Zu früh abgeschleppt: Selbsthilfe auf Privatparkplatz verboten
Abschleppfirma blitzt ab. Wer von einem Privatparkplatz ein fremdes Auto entfernen will, muss zuerst dem Zulassungsbesitzer eine Chance geben.
Achtung, dieses Urteil kann das Geschäftsmodell so manchen Grundstückseigentümers oder Abschleppunternehmens beeinträchtigen: Der Oberste Gerichtshof (OGH) hat anlässlich eines Abschleppeinsatzes in Innsbruck die Grenzen erlaubter Selbsthilfe bekräftigt, zu der Besitzer privater Parkplätze mitunter greifen.
Auf einem Privatparkplatz war am 24. oder 25. November 2015 ein fremder Fiat Punto abgestellt worden. Die Mieterin des Platzes hatte diesen einem Bekannten überlassen, der sein eigenes Auto dort abstellen wollte, aber nicht konnte. Also musste der Bekannte in die Kurzparkzone ausweichen, wo er bald einen Strafzettel bekam.
Eine am Auto angebrachte Rückrufbitte blieb unerhört, die Polizei erachtete sich angesichts des privaten Charakters des Stellplatzes für unzuständig. Nachdem auch die Abschleppfirma vergeblich versucht hatte, den Fahrer zu finden, brachte sie den Fiat am 28. November auf ihr Firmengelände. Dort stand er fortan.
Eine Lenkerauskunft führte zwar zur Zulassungsbesitzerin; die ist aber, trotz Melderegisterabfrage und Einschaltung eines Detektivs, unauffindbar: „Untergetaucht“, meldete ein Inkasso- und Informationsbüro.
Das Abschleppunternehmen ließ sich die Ansprüche der Parkplatzbesitzerin statt eines Entgelts abtreten. Und klagte die Besitzerin des Fiat über einen Zustellkurator auf 5514 Euro für das Abschleppen und Lagern des Autos. Das Bezirks- und das Landesgericht Innsbruck wiesen die Klage jedoch ab: Die Selbsthilfe, welche die Parkplatzbesitzerin geübt habe, sei unzulässig gewesen. Sie setzt nämlich voraus, dass unwiederbringlicher Schaden droht und staatliche Hilfe (in einem Besitzstörungsverfahren) zu spät käme; der Umstand allein, dass Verfahren vor den Gerichten Wochen und Monate dauern, wird von diesen nicht als ausreichende Begründung anerkannt. Weil der auf einem vormals freien Parkplatz abgestellte Fiat keine Einfahrt verstellt und keine Einsatzfahrzeuge behindert hat, war die Selbsthilfe unangemessen.

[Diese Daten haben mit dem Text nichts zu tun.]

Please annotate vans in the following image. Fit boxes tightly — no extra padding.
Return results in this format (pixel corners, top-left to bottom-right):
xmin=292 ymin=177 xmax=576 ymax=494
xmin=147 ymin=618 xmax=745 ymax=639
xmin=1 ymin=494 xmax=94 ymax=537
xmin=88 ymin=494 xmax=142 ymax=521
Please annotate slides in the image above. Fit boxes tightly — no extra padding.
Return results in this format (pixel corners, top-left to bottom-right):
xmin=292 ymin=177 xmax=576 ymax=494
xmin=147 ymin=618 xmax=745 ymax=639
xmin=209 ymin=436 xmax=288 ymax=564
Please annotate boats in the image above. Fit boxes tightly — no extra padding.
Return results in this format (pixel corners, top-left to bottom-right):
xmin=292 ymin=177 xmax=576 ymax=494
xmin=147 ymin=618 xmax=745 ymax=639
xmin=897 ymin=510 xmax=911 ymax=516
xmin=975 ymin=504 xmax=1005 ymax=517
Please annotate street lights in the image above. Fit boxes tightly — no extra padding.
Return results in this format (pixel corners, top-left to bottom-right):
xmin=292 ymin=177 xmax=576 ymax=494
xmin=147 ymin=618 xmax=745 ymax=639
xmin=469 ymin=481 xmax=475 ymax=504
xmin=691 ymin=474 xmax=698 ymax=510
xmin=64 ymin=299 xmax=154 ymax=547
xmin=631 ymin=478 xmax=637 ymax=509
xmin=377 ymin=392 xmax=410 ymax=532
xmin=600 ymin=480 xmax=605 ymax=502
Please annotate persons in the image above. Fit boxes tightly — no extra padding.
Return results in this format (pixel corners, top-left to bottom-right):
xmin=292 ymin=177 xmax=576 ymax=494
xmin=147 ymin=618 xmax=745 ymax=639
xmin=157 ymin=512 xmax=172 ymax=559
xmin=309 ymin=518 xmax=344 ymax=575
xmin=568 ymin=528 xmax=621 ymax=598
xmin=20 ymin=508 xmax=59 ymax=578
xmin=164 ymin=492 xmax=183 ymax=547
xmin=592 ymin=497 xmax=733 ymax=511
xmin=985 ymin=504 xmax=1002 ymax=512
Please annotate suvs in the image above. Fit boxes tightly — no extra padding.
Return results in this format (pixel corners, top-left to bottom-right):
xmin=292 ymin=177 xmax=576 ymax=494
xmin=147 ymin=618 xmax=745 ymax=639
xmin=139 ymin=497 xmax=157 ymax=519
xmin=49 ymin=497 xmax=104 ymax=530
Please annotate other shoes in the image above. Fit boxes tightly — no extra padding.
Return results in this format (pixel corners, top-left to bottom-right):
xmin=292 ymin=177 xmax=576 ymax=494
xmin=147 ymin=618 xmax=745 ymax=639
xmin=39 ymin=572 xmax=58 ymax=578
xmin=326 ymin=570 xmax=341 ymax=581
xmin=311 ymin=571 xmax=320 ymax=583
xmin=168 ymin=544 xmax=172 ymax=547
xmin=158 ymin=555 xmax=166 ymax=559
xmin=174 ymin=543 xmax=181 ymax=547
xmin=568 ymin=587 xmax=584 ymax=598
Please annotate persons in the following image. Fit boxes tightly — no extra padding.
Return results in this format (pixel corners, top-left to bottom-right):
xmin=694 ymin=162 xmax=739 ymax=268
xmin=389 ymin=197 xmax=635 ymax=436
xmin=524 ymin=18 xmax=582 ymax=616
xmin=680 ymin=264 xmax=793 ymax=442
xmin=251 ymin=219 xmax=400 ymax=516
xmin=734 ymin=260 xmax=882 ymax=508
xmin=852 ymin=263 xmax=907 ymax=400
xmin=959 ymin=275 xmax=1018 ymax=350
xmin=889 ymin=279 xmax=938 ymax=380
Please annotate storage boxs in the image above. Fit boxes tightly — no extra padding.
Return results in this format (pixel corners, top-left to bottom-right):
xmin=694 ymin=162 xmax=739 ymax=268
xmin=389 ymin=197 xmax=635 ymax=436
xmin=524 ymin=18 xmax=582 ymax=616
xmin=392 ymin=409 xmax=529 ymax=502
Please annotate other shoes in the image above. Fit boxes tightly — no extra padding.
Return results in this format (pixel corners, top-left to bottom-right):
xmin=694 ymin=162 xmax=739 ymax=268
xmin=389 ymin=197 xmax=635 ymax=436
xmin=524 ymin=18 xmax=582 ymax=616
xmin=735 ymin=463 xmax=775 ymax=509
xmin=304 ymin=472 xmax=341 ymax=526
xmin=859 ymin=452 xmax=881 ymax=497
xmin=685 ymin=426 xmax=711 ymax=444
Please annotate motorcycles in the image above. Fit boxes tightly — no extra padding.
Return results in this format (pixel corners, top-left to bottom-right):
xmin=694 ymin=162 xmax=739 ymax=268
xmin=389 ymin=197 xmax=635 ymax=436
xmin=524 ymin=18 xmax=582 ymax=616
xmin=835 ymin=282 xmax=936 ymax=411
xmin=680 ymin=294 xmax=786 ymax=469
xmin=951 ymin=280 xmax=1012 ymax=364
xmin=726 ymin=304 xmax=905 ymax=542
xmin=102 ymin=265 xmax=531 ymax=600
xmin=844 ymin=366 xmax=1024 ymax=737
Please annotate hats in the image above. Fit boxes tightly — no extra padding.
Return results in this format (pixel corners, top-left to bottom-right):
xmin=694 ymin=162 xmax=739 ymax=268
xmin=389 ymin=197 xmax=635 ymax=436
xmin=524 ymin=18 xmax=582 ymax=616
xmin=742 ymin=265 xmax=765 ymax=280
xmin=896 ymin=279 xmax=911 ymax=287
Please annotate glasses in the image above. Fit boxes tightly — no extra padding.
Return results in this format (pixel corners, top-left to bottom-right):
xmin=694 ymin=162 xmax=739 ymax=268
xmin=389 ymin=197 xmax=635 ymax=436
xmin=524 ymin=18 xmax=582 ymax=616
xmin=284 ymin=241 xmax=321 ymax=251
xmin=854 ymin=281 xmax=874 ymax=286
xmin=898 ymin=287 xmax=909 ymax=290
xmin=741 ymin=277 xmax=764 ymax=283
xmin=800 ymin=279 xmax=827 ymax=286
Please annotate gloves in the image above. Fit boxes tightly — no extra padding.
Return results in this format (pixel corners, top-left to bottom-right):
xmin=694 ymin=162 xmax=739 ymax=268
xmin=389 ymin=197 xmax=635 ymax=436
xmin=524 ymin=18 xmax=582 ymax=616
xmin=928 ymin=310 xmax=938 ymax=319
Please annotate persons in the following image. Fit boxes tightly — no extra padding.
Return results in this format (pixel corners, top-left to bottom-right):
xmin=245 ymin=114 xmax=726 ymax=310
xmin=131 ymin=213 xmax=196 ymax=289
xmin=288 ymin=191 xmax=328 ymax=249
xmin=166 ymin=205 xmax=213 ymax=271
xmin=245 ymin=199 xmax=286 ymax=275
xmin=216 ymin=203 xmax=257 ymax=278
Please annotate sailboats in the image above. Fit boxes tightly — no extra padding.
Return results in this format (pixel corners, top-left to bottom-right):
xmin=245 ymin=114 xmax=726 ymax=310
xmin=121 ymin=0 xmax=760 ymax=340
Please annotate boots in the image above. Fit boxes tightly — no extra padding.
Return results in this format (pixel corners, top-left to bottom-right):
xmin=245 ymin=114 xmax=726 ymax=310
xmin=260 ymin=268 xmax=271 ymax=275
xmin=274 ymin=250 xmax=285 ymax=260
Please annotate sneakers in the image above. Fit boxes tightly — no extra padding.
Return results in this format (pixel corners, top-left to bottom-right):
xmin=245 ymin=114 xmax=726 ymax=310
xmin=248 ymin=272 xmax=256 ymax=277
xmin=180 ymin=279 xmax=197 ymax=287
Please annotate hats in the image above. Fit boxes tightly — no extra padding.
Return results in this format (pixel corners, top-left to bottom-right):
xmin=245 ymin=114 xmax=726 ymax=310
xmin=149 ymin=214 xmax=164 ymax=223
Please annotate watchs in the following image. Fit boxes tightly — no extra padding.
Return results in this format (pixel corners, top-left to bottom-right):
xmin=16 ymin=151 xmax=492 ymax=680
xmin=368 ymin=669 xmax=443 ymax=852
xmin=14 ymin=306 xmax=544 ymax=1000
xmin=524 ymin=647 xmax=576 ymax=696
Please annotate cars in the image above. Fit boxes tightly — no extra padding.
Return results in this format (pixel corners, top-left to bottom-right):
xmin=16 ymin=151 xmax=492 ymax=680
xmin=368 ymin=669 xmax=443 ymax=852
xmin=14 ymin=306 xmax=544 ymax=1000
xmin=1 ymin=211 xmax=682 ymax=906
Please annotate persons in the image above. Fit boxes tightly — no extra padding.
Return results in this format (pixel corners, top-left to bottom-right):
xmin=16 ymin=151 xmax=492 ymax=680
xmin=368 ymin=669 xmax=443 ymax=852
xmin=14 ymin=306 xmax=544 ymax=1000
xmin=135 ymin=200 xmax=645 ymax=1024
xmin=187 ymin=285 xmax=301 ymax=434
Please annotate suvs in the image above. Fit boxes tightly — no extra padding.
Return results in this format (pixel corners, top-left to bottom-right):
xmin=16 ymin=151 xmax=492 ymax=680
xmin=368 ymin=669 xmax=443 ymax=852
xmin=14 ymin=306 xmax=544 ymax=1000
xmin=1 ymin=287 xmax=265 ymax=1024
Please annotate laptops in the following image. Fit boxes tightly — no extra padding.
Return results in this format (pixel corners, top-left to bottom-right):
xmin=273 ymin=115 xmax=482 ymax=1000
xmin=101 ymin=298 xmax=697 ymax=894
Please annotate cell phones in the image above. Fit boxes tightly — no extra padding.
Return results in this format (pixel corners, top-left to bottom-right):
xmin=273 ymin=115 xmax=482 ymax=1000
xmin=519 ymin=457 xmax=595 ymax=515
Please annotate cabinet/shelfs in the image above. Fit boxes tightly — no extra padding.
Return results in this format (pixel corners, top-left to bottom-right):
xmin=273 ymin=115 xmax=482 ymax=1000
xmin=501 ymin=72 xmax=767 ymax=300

Der OGH bestätigte die Entscheidungen. Er betonte dabei noch einen weiteren Aspekt: Für eine erlaubte Selbsthilfe müsse das sanfteste zielführende Mittel der Rechtsdurchsetzung ergriffen werden. Deshalb müssten zuallererst zumutbare Erkundigungen nach der Person des Lenkers angestellt werden. Derjenige, der rechtswidrig den Platz verparkt habe, müsse die Möglichkeit erhalten, das Fahrzeug selbst zu entfernen, betont der OGH (10 Ob 34/17y).
Lenkerin zu spät ausgeforscht
Nun haben die Mieterin und das Abschleppunternehmen zwar die Zulassungsbesitzerin namentlich ausgeforscht und dabei feststellen müssen, dass sie nicht greifbar war. Das taten sie allerdings erst, nachdem das Auto bereits abgeschleppt worden war. Davor jedoch hatten sie nicht davon ausgehen können, dass die Zulassungsbesitzerin unerreichbar sein würde.
Das Abschleppunternehmen ist auf allen Linien gescheitert: Wie berichtet, hat es auch versucht, die engen Grenzen der Selbsthilfe durch den Verfassungsgerichtshof erweitern zu lassen. Schon aus formalen Gründen drang es nicht bis dorthin durch.